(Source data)
Content starts

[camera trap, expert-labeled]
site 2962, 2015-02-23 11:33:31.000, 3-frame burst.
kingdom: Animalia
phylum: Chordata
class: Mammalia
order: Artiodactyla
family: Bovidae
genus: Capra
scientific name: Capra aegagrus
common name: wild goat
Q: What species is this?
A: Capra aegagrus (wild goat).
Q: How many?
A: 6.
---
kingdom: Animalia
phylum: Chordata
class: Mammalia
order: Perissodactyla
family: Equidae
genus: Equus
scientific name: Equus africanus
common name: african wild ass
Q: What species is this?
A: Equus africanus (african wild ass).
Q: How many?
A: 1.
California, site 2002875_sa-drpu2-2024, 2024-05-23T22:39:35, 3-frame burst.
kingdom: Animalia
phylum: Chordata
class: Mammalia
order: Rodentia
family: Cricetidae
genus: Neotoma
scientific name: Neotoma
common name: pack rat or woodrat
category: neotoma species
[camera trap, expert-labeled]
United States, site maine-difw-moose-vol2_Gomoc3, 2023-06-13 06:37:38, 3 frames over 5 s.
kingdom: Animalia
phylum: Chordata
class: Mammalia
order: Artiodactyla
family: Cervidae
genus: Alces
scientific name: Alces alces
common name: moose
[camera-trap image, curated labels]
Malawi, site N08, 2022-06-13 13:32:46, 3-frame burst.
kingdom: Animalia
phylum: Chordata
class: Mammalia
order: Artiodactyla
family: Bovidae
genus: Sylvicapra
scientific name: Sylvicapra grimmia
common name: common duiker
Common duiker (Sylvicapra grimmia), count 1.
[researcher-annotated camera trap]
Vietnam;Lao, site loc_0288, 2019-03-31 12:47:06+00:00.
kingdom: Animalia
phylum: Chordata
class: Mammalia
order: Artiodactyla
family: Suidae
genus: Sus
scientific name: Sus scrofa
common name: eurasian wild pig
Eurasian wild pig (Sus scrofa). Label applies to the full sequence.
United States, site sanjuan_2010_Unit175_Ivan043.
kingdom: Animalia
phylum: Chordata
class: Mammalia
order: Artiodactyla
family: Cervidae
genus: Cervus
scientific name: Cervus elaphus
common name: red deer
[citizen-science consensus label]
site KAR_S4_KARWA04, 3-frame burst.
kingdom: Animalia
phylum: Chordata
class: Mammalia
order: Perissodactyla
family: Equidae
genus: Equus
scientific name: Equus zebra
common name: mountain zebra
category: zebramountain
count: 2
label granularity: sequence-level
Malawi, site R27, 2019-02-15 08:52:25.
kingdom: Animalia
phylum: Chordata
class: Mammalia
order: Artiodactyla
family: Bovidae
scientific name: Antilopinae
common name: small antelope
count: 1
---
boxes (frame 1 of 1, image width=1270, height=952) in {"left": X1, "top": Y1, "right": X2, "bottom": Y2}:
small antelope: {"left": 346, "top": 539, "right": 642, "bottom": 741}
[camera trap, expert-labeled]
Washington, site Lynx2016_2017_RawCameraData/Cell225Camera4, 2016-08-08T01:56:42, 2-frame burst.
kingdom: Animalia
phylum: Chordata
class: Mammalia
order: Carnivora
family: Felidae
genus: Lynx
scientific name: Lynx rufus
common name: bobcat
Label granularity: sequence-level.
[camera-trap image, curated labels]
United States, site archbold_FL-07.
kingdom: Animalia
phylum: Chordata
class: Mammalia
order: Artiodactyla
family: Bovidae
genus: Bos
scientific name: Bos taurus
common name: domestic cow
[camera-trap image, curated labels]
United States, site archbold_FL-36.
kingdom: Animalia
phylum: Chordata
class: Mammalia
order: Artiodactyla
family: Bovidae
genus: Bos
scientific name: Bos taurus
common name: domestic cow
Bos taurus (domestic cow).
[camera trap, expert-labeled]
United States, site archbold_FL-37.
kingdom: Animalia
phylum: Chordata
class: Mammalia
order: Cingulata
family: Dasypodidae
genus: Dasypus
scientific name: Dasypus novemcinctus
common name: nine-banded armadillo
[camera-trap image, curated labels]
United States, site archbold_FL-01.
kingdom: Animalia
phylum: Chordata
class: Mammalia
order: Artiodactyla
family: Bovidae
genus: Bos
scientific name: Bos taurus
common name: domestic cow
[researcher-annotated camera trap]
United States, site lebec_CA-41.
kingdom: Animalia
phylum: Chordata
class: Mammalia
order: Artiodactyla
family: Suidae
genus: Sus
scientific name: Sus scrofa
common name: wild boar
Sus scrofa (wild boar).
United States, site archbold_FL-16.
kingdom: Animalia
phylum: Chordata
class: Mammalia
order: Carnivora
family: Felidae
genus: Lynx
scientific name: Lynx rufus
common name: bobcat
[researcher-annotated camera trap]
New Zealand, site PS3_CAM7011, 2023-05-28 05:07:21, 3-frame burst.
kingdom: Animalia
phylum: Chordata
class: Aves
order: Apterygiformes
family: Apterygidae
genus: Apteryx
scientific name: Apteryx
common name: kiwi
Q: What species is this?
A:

Content ends

Exercise goal =
Reply with the count alone: how many lines of the records contain the string "Malawi"?

Worked solution =
2